## Requirement
Look below for the line with "Run Like An" and the line with "Tyre shop near me"; repeat exactly those two lines and all lines between them, but no pictures.

## Records shown
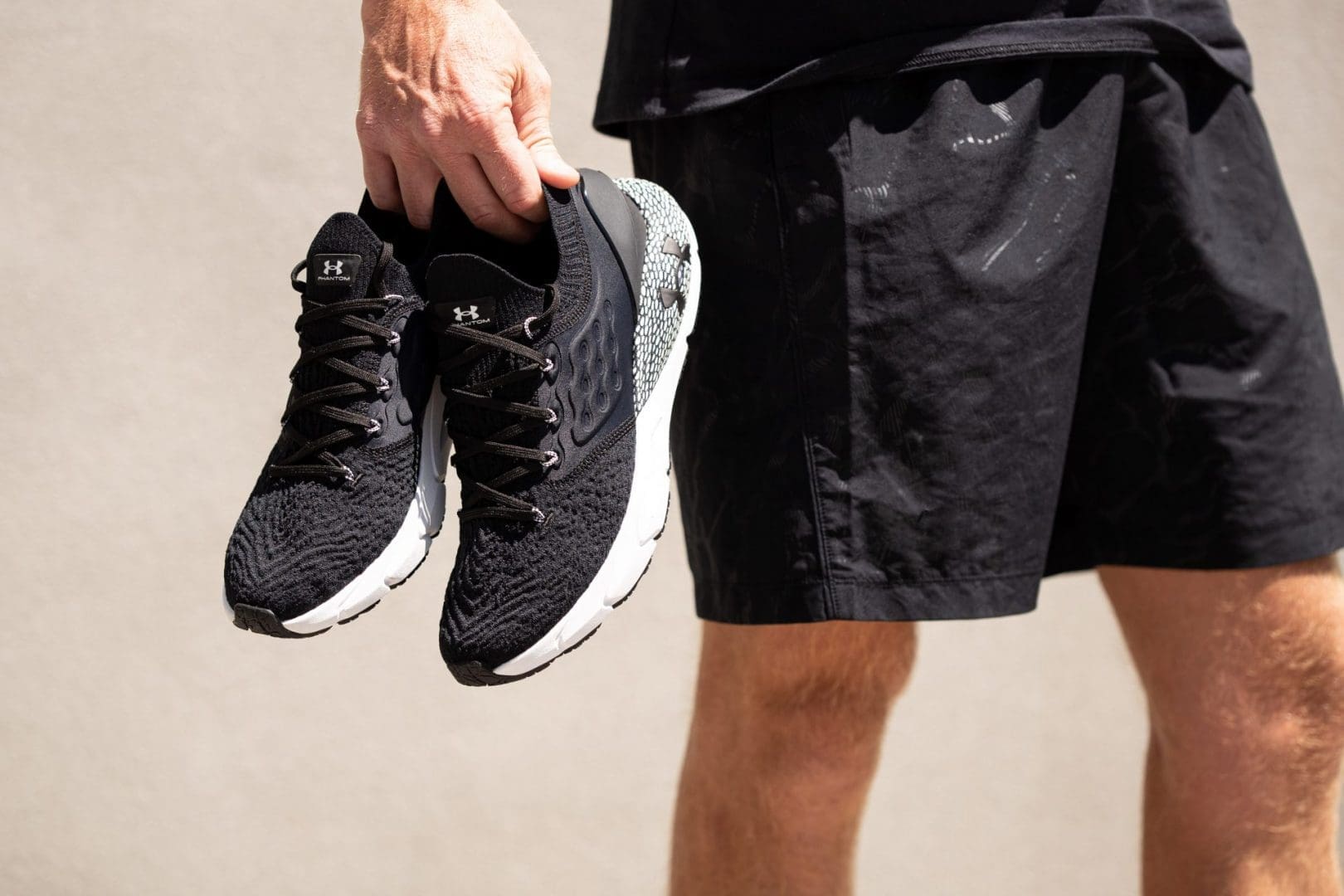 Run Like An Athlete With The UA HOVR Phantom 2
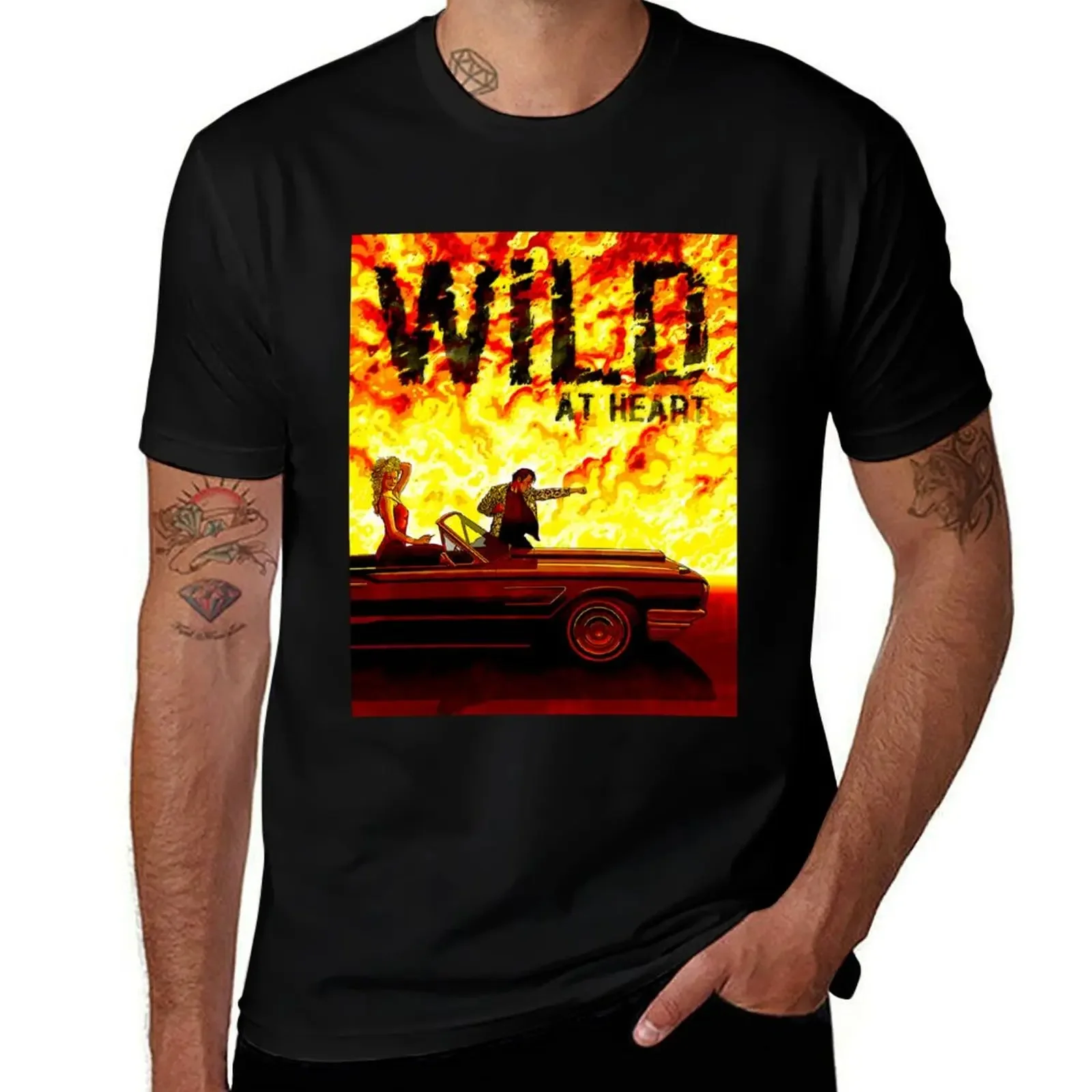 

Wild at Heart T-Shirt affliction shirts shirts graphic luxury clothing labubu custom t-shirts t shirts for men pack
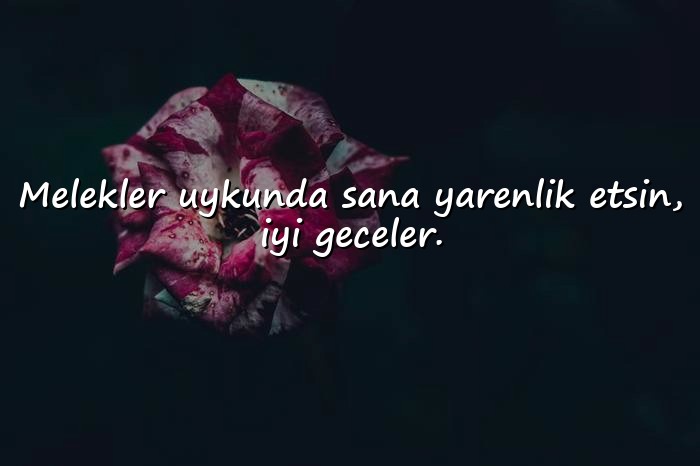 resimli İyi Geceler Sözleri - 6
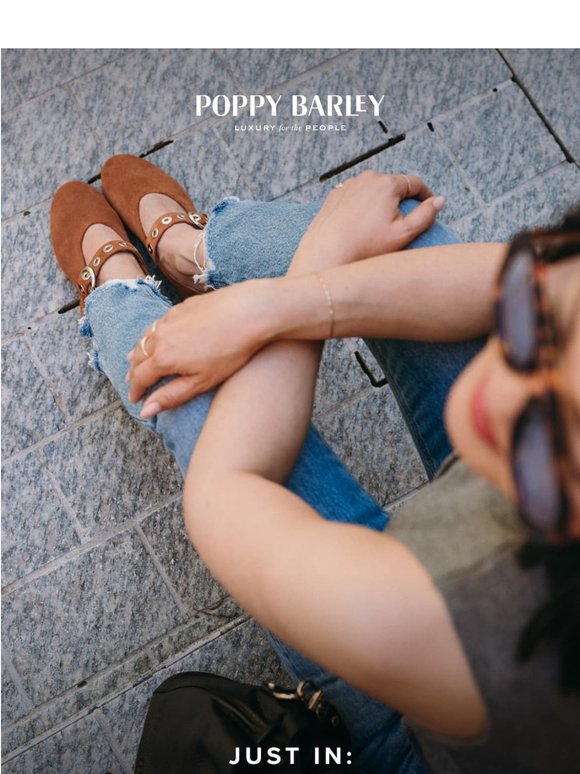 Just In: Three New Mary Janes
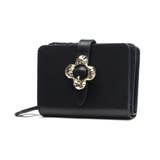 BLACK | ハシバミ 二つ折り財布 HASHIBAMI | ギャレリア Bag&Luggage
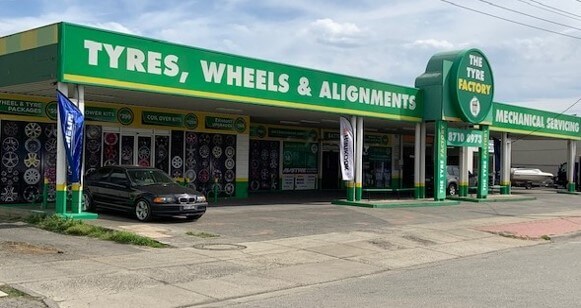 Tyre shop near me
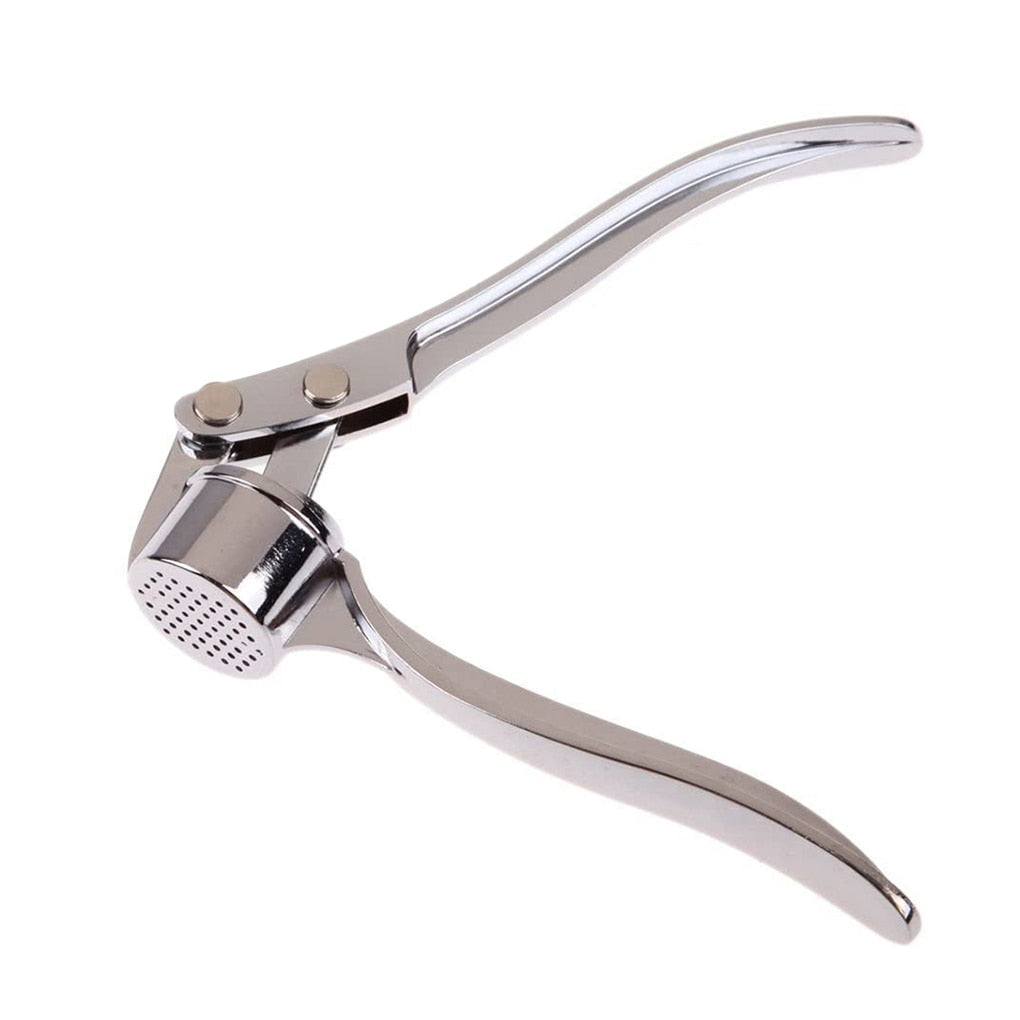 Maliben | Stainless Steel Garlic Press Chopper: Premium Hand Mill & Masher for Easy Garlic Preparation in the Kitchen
* * *
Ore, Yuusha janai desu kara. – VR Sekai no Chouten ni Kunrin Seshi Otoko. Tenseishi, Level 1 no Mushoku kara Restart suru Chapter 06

## Response for this exercise
 Run Like An Athlete With The UA HOVR Phantom 2

Wild at Heart T-Shirt affliction shirts shirts graphic luxury clothing labubu custom t-shirts t shirts for men pack
 resimli İyi Geceler Sözleri - 6
 Just In: Three New Mary Janes
 BLACK | ハシバミ 二つ折り財布 HASHIBAMI | ギャレリア Bag&Luggage
 Tyre shop near me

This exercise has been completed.